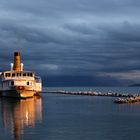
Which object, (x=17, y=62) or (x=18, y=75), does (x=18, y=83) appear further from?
(x=17, y=62)

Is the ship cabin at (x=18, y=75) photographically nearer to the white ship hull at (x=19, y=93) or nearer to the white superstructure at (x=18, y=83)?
the white superstructure at (x=18, y=83)

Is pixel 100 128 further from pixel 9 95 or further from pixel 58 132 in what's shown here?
pixel 9 95

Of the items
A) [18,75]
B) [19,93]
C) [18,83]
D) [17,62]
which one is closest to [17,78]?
[18,75]

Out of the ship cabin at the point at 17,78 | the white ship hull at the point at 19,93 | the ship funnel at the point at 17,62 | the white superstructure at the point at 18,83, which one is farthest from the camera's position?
the ship funnel at the point at 17,62

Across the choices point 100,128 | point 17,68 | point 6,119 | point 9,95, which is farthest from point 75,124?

TASK DIRECTIONS: Copy the stretch from the line containing "Is pixel 100" through the end of the data, changing "white ship hull" to "white hull" and leaving everything else the same.

THE ANSWER:
Is pixel 100 128 further from pixel 9 95 or further from pixel 58 132 in what's shown here?
pixel 9 95

Of the items
A) [18,75]
B) [19,93]
C) [18,83]
D) [17,62]
which one is closest to [17,78]?
[18,75]

Out of the ship cabin at the point at 17,78 | the white hull at the point at 19,93 | the ship funnel at the point at 17,62 | the white superstructure at the point at 18,83, which one is farthest from the camera's position?
the ship funnel at the point at 17,62

Across the choices point 100,128 | point 17,68 | point 6,119 | point 9,95, which is farthest from point 75,124?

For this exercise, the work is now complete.